PROBLEM TO SOLVE:
Copy out the material below, renaming "brown shingle roof" to "gray shingle roof" everywhere it appears and leaving everything else unchanged.

[BEGIN DATA FOR THE TASK]

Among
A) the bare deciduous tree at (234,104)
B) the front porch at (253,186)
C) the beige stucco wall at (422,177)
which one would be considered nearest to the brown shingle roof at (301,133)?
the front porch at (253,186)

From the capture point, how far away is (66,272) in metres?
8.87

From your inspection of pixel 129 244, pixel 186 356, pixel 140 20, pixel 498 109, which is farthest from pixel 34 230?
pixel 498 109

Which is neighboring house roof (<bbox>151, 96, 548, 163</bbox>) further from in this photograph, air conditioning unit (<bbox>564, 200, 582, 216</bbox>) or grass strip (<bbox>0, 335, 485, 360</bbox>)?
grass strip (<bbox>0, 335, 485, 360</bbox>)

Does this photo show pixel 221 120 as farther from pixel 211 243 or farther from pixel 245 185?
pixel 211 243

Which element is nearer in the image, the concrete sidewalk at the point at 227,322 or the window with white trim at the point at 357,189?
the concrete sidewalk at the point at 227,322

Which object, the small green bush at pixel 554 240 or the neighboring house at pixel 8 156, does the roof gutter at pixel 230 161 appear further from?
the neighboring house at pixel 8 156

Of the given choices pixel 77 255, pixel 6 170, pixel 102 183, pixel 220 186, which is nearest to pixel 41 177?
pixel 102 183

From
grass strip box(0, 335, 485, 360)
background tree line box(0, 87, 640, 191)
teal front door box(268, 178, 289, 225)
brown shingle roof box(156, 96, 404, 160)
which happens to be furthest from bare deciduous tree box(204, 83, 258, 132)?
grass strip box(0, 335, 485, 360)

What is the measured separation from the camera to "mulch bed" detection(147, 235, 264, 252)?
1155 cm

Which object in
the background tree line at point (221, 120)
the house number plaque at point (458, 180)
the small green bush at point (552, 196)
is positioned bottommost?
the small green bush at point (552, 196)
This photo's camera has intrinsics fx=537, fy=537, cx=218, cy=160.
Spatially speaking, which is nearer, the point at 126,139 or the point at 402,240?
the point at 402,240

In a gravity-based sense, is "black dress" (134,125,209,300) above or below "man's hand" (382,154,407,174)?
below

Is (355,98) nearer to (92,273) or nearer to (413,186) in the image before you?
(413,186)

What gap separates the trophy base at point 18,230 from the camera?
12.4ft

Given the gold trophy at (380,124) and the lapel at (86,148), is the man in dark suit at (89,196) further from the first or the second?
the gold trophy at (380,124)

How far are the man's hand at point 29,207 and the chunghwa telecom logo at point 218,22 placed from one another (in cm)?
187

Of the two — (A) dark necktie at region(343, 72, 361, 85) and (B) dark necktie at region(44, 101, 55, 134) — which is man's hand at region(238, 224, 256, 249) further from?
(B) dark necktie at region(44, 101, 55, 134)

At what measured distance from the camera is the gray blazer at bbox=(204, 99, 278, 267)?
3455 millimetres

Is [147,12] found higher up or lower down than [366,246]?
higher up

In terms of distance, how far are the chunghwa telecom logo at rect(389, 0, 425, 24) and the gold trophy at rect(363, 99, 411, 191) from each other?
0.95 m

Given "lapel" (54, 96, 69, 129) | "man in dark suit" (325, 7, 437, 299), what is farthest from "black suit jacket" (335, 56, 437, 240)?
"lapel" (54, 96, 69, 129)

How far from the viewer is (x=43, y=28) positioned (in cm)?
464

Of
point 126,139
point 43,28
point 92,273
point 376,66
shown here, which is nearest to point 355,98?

[END DATA FOR THE TASK]

REPLY TO THE TASK:
Among
A) the bare deciduous tree at (234,104)
B) the front porch at (253,186)
C) the beige stucco wall at (422,177)
which one would be considered nearest to the gray shingle roof at (301,133)?
the front porch at (253,186)

From the capture point, how far away is (66,272) in metres?
8.87

From your inspection of pixel 129 244, pixel 186 356, pixel 140 20, pixel 498 109, which is farthest from pixel 34 230?
pixel 498 109

Which is neighboring house roof (<bbox>151, 96, 548, 163</bbox>) further from in this photograph, air conditioning unit (<bbox>564, 200, 582, 216</bbox>) or grass strip (<bbox>0, 335, 485, 360</bbox>)?
grass strip (<bbox>0, 335, 485, 360</bbox>)

Does this photo show pixel 221 120 as farther from pixel 211 243 or farther from pixel 245 185?
pixel 211 243

Which element is nearer in the image, the concrete sidewalk at the point at 227,322 or the window with white trim at the point at 357,189?
the concrete sidewalk at the point at 227,322

Which object, the small green bush at pixel 554 240 or the neighboring house at pixel 8 156, does the roof gutter at pixel 230 161 appear further from?
the neighboring house at pixel 8 156

Of the given choices pixel 77 255, pixel 6 170, pixel 102 183, pixel 220 186, which is nearest to pixel 41 177?
pixel 102 183

From
grass strip box(0, 335, 485, 360)
background tree line box(0, 87, 640, 191)
teal front door box(268, 178, 289, 225)
gray shingle roof box(156, 96, 404, 160)
which happens to be furthest from bare deciduous tree box(204, 83, 258, 132)?
grass strip box(0, 335, 485, 360)

What is the measured separation from the camera to "mulch bed" detection(147, 235, 264, 252)?
1155 cm

Which object in
the background tree line at point (221, 120)
the house number plaque at point (458, 180)
the small green bush at point (552, 196)
is positioned bottommost?
the small green bush at point (552, 196)
This photo's camera has intrinsics fx=537, fy=537, cx=218, cy=160.
Spatially speaking, which is nearer, the point at 126,139 or the point at 402,240?
the point at 402,240

In a gravity-based sense, is "black dress" (134,125,209,300) above or below "man's hand" (382,154,407,174)?
below

Is (355,98) nearer to (92,273) or nearer to (413,186) in the image before you?
(413,186)

What gap separates the trophy base at point 18,230 from the camera?
12.4ft

Given the gold trophy at (380,124) and the lapel at (86,148), is the man in dark suit at (89,196) further from the first or the second?
the gold trophy at (380,124)

How far are the man's hand at point 29,207 and the chunghwa telecom logo at point 218,22 placed from one another (in cm)?
187

Of the two — (A) dark necktie at region(343, 72, 361, 85) and (B) dark necktie at region(44, 101, 55, 134) — which is man's hand at region(238, 224, 256, 249) further from?
(B) dark necktie at region(44, 101, 55, 134)

At what measured distance from the camera is the gray blazer at bbox=(204, 99, 278, 267)?
3455 millimetres

Is [147,12] found higher up or lower down than [366,246]?
higher up

In terms of distance, how far are the chunghwa telecom logo at rect(389, 0, 425, 24) and the gold trophy at rect(363, 99, 411, 191) from each other?
0.95 m

Given "lapel" (54, 96, 69, 129) | "man in dark suit" (325, 7, 437, 299), what is farthest from "black suit jacket" (335, 56, 437, 240)?
"lapel" (54, 96, 69, 129)

How far from the viewer is (x=43, y=28) positioned (in cm)?
464

Of
point 126,139
point 43,28
point 92,273
point 376,66
shown here, which is nearest to point 355,98?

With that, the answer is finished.